Aus meiner Sicht geht es im Moment darum, örtlichen Sozialeinrichtungen das Internet zu erklären, Interesse dafür zu schaffen und mit textbasierten Formaten (wie Blogs, Wikis, Twitter) den Einstieg ins Netz zu beginnen, – immer vorausgesetzt, der Träger macht mit und baut keine Hürden auf. Wenn das Interesse geweckt und die Kompetenzen gewachsen sind, kann sich eine Einrichtung an Live-Tools wie Chats und Online-Konferenzen wagen.

Wie Ludger Brenner erwähnt wäre es wünschenswert, wenn die öffentliche Hand die Social Media-Kompetenzen von gemeinnützigen Trägern fördern würde.

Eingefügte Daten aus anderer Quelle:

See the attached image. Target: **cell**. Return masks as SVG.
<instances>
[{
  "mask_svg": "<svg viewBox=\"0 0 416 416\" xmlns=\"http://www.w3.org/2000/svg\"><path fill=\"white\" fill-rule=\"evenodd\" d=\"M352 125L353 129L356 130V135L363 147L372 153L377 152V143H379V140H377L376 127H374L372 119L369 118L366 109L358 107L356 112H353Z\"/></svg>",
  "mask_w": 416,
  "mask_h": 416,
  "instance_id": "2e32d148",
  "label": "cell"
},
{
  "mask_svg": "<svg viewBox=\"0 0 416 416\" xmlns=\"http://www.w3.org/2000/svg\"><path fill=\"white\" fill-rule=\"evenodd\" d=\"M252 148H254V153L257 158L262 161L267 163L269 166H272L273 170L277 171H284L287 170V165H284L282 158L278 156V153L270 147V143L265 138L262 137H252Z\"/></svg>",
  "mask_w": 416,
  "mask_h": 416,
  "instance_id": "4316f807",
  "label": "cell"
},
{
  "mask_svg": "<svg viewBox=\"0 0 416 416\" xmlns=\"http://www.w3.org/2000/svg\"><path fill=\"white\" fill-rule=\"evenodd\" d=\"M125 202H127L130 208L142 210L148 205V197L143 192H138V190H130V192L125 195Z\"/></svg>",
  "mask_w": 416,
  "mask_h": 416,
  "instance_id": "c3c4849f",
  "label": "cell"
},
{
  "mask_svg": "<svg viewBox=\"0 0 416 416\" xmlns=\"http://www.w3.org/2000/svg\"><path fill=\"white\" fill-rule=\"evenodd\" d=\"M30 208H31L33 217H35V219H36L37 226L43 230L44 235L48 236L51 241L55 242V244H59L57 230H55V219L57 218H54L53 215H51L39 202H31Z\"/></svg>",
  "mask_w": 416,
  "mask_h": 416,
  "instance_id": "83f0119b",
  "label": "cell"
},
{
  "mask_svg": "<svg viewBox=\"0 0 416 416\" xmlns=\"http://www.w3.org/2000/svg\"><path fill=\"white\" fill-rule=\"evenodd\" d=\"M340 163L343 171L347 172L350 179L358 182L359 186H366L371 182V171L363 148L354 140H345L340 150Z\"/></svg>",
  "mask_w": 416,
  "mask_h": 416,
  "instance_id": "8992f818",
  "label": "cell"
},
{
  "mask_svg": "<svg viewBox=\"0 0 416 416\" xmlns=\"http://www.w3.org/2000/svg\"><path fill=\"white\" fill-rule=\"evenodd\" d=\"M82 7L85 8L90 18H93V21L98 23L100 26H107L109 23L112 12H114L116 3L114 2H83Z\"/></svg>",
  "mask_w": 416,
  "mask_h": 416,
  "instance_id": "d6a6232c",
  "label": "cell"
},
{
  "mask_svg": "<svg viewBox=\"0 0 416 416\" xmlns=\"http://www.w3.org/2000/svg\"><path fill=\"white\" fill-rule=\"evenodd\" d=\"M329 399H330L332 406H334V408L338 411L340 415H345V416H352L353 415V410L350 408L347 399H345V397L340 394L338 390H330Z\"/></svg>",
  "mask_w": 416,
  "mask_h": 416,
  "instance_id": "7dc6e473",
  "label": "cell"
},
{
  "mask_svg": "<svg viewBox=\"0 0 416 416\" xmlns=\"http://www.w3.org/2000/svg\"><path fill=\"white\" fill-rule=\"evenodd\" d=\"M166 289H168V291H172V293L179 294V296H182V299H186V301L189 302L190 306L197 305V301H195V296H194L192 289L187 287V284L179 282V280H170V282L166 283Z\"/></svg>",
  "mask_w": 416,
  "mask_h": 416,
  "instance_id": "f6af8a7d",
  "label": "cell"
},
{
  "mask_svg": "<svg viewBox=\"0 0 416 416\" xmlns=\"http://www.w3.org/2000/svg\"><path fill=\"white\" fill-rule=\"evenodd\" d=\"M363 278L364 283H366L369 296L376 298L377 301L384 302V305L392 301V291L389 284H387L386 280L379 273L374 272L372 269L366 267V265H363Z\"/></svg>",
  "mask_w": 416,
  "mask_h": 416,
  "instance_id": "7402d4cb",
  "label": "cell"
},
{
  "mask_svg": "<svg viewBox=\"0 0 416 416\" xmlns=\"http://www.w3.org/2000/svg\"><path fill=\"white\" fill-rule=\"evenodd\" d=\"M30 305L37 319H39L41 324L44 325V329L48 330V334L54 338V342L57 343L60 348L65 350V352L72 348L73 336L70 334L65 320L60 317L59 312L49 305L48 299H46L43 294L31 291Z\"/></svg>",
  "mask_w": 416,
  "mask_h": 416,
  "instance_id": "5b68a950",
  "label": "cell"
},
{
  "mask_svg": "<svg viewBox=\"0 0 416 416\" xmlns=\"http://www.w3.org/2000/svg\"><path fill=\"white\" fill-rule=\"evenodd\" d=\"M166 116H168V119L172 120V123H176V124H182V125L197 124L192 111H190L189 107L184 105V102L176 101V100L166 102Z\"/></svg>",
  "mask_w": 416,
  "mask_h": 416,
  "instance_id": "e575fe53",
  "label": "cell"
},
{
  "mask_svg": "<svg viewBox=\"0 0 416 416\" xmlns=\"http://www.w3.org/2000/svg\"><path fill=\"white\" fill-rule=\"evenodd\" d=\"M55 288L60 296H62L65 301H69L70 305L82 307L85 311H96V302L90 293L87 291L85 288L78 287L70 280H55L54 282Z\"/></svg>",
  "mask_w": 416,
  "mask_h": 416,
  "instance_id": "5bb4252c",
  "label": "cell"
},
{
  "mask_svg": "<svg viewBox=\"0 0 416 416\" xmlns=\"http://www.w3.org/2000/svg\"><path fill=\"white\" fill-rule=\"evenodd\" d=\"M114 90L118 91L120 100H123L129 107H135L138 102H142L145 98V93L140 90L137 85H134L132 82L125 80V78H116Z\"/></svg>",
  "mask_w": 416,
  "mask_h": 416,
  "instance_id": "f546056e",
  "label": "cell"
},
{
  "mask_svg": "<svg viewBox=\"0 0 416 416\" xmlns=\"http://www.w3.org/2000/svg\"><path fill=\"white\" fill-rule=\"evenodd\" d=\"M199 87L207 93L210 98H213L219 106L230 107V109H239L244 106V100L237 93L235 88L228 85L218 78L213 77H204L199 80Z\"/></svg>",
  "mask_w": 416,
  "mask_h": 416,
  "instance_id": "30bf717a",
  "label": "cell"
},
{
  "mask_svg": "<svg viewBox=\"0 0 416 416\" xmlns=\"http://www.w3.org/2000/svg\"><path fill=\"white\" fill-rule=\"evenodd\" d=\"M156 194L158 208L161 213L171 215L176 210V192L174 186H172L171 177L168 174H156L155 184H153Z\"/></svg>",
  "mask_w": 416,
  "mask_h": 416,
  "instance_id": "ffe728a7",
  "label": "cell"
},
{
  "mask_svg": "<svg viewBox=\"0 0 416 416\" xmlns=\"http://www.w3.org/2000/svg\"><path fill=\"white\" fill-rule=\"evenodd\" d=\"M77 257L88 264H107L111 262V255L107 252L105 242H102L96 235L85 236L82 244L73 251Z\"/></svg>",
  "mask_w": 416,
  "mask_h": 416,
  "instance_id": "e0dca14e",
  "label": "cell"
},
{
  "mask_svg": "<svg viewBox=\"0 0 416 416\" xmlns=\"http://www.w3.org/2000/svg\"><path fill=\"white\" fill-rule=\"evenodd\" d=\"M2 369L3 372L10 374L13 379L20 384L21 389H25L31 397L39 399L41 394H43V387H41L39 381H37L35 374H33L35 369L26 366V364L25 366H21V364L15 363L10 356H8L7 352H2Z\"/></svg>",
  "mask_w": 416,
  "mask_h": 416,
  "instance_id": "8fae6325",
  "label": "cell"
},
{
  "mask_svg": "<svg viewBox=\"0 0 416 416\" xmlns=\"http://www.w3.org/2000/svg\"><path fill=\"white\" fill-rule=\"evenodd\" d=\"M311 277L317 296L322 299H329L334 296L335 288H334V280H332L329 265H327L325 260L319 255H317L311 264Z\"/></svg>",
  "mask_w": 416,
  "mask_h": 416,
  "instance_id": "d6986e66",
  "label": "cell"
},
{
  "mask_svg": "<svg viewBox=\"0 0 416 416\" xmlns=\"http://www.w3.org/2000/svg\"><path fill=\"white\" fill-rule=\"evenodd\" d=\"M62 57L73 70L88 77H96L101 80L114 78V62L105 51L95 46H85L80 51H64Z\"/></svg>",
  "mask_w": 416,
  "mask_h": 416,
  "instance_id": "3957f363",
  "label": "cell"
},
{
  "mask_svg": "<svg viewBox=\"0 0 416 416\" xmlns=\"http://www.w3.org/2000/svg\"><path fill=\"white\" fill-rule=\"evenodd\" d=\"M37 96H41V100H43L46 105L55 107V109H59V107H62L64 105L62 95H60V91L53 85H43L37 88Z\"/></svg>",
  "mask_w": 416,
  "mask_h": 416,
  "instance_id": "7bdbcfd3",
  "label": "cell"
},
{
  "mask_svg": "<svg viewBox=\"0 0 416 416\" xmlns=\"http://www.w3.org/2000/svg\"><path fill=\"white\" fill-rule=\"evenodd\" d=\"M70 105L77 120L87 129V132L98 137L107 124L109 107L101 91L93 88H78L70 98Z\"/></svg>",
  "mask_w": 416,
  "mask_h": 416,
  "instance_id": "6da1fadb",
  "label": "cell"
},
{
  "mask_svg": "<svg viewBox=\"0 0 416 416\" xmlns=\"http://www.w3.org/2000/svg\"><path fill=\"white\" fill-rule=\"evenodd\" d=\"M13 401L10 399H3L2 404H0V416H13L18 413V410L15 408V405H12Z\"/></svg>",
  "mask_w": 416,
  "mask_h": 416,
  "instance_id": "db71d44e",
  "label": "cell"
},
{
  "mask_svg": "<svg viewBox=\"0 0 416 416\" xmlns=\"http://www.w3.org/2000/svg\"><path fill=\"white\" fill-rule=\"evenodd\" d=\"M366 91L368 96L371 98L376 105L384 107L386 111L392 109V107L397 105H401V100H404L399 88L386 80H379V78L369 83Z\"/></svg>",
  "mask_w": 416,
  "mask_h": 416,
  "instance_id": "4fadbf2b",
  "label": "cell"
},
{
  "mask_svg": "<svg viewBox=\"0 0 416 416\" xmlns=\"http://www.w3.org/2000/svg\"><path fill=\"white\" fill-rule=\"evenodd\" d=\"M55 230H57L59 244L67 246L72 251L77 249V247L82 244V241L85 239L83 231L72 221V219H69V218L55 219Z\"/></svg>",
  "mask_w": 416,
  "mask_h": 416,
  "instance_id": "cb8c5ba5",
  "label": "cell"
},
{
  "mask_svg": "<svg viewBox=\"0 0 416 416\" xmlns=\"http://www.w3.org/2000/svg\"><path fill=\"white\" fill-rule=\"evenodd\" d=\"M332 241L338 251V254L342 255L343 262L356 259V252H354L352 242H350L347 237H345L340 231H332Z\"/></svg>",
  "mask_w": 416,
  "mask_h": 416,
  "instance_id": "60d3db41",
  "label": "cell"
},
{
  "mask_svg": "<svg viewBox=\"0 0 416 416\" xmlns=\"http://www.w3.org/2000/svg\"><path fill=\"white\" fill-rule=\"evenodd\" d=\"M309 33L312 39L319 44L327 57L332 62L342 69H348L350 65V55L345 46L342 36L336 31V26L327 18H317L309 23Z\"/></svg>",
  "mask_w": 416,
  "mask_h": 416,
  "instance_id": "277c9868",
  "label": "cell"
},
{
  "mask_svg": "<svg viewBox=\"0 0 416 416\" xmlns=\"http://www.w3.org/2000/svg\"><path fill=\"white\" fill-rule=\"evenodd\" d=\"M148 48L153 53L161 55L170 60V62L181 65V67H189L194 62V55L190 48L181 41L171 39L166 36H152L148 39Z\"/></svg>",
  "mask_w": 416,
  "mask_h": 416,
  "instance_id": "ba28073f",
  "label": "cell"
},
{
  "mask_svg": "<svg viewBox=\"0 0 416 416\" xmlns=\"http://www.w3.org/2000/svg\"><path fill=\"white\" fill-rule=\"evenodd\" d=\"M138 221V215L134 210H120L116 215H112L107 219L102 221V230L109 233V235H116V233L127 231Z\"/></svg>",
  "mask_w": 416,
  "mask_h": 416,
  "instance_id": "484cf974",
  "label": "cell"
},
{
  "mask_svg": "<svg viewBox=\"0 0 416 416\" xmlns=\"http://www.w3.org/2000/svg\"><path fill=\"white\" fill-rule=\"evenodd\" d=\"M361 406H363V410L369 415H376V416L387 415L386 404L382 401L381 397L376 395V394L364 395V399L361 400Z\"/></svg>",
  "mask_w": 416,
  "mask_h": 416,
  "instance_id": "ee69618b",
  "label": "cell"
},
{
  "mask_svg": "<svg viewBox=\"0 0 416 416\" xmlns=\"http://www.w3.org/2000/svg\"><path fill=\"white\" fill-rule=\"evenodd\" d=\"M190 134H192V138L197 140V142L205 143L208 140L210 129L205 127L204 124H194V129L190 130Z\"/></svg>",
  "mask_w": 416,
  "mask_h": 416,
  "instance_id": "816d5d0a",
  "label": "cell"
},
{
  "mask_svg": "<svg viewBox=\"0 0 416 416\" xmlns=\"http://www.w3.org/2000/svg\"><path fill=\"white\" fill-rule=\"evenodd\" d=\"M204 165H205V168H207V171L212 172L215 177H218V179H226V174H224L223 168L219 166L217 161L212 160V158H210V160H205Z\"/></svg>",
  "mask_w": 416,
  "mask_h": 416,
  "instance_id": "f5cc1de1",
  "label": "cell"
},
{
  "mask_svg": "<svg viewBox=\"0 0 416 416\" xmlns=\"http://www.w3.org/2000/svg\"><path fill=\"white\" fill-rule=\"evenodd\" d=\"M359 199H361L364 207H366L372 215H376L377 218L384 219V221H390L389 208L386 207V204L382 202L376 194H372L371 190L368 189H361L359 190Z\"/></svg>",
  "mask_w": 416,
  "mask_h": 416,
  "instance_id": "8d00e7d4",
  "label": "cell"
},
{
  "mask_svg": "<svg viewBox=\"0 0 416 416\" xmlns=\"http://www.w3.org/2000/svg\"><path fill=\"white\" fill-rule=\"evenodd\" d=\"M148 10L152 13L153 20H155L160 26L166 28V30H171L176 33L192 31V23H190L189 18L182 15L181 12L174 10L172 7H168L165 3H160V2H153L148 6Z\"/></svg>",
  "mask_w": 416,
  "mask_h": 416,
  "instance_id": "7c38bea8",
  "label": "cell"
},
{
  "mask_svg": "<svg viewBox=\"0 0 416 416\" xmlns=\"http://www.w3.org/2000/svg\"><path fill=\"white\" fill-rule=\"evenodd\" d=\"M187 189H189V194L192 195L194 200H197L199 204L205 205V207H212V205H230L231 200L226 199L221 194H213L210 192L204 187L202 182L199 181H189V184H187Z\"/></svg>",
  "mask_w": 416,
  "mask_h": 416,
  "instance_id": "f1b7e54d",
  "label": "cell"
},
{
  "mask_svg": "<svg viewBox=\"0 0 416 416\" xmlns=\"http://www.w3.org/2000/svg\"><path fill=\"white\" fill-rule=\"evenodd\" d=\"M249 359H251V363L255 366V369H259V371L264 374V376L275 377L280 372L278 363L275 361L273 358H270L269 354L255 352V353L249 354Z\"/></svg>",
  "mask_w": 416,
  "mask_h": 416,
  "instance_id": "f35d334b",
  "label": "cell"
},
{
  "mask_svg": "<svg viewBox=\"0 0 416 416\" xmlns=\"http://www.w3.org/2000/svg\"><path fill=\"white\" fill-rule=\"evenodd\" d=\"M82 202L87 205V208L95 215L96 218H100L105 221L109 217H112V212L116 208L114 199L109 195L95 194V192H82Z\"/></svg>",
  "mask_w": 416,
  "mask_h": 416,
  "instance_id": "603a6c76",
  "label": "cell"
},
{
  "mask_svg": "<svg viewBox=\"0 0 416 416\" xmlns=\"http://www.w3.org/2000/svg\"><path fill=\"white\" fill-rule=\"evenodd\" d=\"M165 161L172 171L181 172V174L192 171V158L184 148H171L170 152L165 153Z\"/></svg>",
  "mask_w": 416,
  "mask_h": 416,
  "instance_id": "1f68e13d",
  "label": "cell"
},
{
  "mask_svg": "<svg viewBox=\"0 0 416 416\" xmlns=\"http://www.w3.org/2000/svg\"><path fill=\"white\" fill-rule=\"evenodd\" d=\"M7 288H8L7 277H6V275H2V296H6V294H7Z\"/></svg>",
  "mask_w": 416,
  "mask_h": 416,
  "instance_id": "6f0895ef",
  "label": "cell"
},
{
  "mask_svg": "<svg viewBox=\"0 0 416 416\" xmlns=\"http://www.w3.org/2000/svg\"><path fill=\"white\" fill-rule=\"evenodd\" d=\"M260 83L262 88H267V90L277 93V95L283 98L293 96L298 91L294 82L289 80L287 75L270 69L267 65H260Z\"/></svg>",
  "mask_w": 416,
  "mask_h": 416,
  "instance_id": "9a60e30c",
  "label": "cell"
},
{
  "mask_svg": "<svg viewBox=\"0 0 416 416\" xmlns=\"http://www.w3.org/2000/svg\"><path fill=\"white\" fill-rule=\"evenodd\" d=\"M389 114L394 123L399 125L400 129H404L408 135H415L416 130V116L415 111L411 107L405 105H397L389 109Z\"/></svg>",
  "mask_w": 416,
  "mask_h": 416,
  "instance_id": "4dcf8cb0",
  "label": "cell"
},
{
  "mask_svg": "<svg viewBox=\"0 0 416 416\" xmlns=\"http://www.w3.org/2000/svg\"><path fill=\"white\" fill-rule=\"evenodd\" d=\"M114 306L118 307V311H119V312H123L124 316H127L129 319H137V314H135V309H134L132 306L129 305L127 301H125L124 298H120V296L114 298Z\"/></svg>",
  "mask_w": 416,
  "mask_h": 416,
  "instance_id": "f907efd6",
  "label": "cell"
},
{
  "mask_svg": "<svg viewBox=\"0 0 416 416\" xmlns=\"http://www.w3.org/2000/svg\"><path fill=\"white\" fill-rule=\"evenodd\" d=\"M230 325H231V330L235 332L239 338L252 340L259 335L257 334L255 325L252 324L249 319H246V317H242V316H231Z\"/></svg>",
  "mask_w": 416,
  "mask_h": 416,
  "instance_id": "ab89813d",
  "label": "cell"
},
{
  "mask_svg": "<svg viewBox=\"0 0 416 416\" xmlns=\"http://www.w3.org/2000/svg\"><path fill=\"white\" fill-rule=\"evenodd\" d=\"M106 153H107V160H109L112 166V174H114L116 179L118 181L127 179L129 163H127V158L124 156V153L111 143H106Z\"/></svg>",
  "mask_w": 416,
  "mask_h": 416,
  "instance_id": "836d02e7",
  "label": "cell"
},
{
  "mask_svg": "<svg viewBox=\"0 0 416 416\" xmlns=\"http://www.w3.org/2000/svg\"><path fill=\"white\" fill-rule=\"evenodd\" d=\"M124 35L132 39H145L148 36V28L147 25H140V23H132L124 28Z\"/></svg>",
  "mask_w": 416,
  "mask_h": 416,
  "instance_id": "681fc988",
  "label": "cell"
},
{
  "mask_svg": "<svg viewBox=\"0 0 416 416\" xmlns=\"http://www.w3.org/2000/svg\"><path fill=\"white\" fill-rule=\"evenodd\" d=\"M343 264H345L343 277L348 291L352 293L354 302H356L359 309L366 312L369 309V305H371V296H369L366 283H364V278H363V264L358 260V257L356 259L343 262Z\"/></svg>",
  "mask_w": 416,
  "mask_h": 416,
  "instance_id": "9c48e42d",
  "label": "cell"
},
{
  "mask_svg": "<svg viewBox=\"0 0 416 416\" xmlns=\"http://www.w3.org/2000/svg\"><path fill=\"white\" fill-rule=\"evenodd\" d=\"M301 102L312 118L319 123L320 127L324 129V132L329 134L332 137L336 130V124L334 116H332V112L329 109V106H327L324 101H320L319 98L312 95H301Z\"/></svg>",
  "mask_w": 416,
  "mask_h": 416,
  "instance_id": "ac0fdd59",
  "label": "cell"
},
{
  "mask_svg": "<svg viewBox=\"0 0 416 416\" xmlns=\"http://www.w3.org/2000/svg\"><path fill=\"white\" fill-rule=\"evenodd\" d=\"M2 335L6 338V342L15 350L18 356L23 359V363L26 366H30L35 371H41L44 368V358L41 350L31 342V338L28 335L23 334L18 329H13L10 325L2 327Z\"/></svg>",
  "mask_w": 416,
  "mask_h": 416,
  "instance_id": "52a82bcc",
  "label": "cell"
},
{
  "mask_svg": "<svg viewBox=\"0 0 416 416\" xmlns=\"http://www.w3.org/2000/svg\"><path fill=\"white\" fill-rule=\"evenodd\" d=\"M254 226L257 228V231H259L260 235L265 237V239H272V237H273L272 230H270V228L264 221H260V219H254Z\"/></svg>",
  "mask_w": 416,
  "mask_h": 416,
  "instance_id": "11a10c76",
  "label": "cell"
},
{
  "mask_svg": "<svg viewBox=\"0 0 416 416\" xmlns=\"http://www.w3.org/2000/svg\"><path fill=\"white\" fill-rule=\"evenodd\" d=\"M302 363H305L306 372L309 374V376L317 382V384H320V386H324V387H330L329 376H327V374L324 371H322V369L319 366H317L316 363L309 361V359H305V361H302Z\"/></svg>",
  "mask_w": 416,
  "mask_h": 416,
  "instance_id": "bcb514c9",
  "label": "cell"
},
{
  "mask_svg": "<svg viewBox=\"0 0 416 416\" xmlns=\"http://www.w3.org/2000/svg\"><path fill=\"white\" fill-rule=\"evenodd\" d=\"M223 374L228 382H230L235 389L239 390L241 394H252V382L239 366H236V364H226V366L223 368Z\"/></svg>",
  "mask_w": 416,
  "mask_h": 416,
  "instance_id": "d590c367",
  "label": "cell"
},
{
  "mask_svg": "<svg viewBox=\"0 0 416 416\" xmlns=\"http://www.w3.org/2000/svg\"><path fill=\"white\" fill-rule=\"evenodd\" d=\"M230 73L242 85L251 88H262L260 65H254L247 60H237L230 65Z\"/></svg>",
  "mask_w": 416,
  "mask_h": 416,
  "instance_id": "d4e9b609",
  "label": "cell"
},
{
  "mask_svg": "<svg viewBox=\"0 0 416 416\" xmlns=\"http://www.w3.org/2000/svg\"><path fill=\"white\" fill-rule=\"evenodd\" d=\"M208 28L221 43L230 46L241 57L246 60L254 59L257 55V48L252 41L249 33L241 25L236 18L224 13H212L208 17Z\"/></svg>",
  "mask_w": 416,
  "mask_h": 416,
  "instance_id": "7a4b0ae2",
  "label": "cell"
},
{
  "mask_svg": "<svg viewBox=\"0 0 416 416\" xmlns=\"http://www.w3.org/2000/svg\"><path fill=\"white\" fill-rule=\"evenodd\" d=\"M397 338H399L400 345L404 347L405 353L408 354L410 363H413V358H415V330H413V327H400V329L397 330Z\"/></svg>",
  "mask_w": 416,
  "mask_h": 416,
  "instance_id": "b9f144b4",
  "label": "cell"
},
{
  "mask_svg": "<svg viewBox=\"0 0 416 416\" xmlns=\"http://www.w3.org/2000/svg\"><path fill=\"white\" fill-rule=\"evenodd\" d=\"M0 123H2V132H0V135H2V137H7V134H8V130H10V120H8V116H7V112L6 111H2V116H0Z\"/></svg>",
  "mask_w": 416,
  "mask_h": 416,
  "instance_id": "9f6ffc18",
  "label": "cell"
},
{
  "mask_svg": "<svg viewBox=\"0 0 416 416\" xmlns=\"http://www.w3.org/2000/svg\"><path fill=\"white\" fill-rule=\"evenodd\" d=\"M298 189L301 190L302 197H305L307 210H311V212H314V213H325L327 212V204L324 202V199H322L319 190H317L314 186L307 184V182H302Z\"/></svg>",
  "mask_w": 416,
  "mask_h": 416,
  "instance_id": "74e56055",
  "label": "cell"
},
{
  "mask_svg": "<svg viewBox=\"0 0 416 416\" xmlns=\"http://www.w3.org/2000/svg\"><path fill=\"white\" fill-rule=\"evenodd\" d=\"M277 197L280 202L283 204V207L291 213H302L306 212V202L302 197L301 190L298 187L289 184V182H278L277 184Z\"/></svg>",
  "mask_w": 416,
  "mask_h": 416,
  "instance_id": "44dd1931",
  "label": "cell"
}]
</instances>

Das capacity-building des Dritten Sektors sollte für den Staat ein wichtiges Thema sein, denn die Bürgergesellschaft braucht starke und kompetente Nonprofit-Organisationen, die zum Austausch mit ihrer Umwelt in der Lage sind. Von einer schwachen zivilgesellschaftlichen Infrastruktur kann unsere Demokratie nicht profitieren. (Vgl. hierzu die britischen capacity builders und ICT Champions).

Die Bereitschaft zum Zuhören oder Wann verhalten sich Organisationen responsiv?

Netzwerke und Partnerschaften leben vom Dialog. Wer nur die eigene Botschaft verbreitet und sich nicht auf die Sichtweise und Vorschläge des Anderen einlässt, wird in Kooperationsprozessen keinen langfristigen Erfolg haben. Die Gefahr, dass sich Partner frustriert abwenden, weil sie sich übergangen und überhört fühlen, ist zu groß.

Dies gilt auch dann, wenn man Beziehungen über das Internet aufbauen und pflegen möchte. Kern einer jeden Social Media Strategie muss das Zuhören sein und die Bereitschaft, in einen Dialog einzutreten. Wer im Internet nur Informationen sendet, aber keinen Dialog führt, nutzt die Potentiale des Mediums nicht adäquat bzw. transportiert seine traditionellen Kommunikationsformen in ein Umfeld, das eigentlich andere Chancen böte. Im Kulturmanagement-Blog weist C. Henner-Fehr auf die Grenzen hin, die monologischen Kommunikationsstrategien innewohnen, die auf das Senden hin ausgerichtet sind und dies durch Aggregationstechniken noch verstärken.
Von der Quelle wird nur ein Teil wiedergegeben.